Understanding the Vacant Property Tax is important for all homeowners.

The housing affordability debate came back into light this week, with the Victorian Government announcing a vacant property tax across some of Melbourne’s most popular suburbs.

Councils subject to the new Vacant Property tax.

In a recent fact sheet published by the Victorian Government, The Vacant Residential Property Tax will target some of the estimated 82,000 homes sitting vacant across Melbourne which accounts for close to 5% of Melbourne’s total housing stock. The government hopes this tax will encourage the owners to put these properties back into the market, making them available to rent or sell to alleviate some of the strains on the housing market.

Although the final details of the tax are still being discussed, it is clear that it will take effect of the 1st January, 2018 and will only apply to properties that are unoccupied for 6 months or longer within a calendar year. The 1% levy, will be calculated against the capital improved value of the property which is set by the council and issued to home owners on their rates notice.

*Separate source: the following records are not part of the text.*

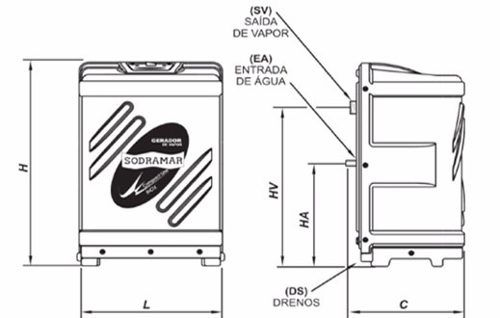 Gerador De Vapor Para Sauna Sodramar 6 Kw + Quadro Analógico + Kit De Instalação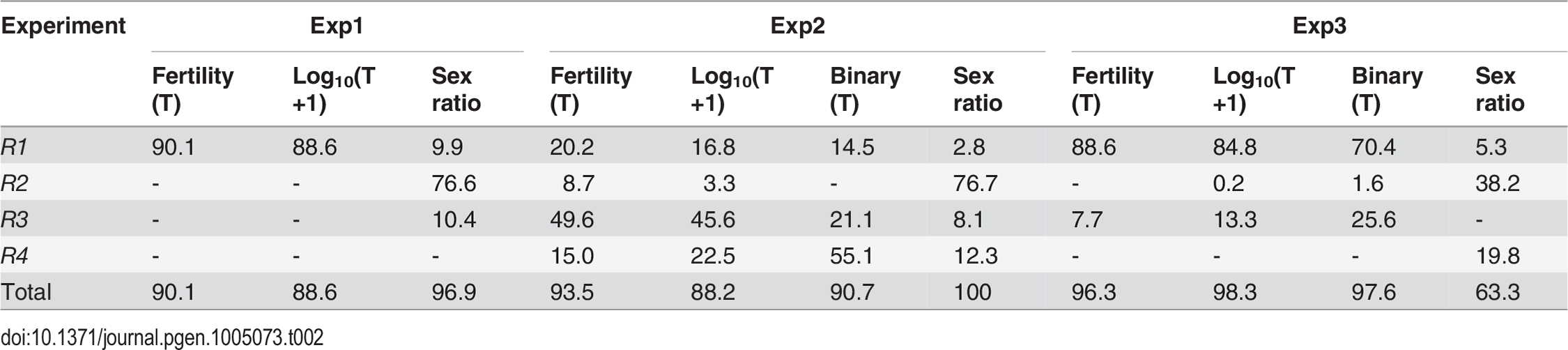 Genetic components of QTL mappings: Percentage of <i>h</i><sup>2</sup> contributed by the four regions <i>R1–R4</i>.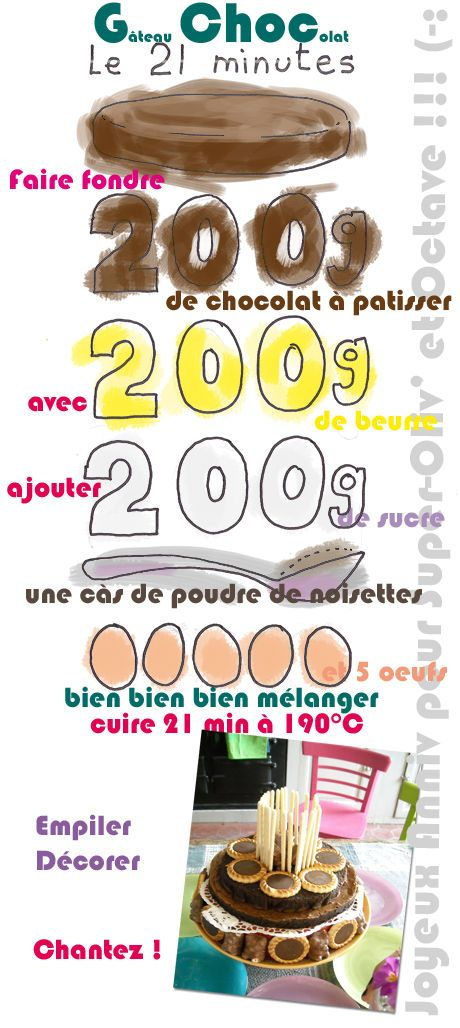 goûter | Tambouille | Page 4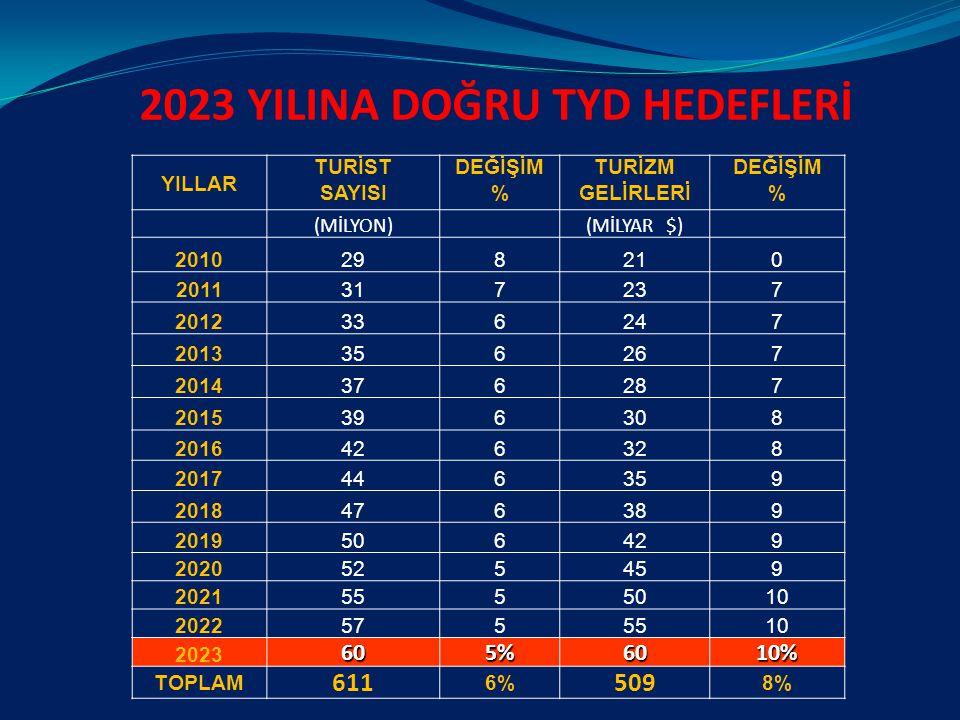 2023 YILINA DOĞRU TYD HEDEFLERİ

Being a self-reporting tax, the liability will fall on home owners to report but the State Revenue Office has suggested that it will also ‘undertake monitoring and compliance activities’. This could mean checking utility records to identify properties with very low usage or potentially inspecting suspected properties.

The fact sheet released by the Victorian Government also noted some exemptions from the tax, including holiday homes, deceased estates and homes owned by Victorians who are temporarily overseas.

Do you think this tax will be effective?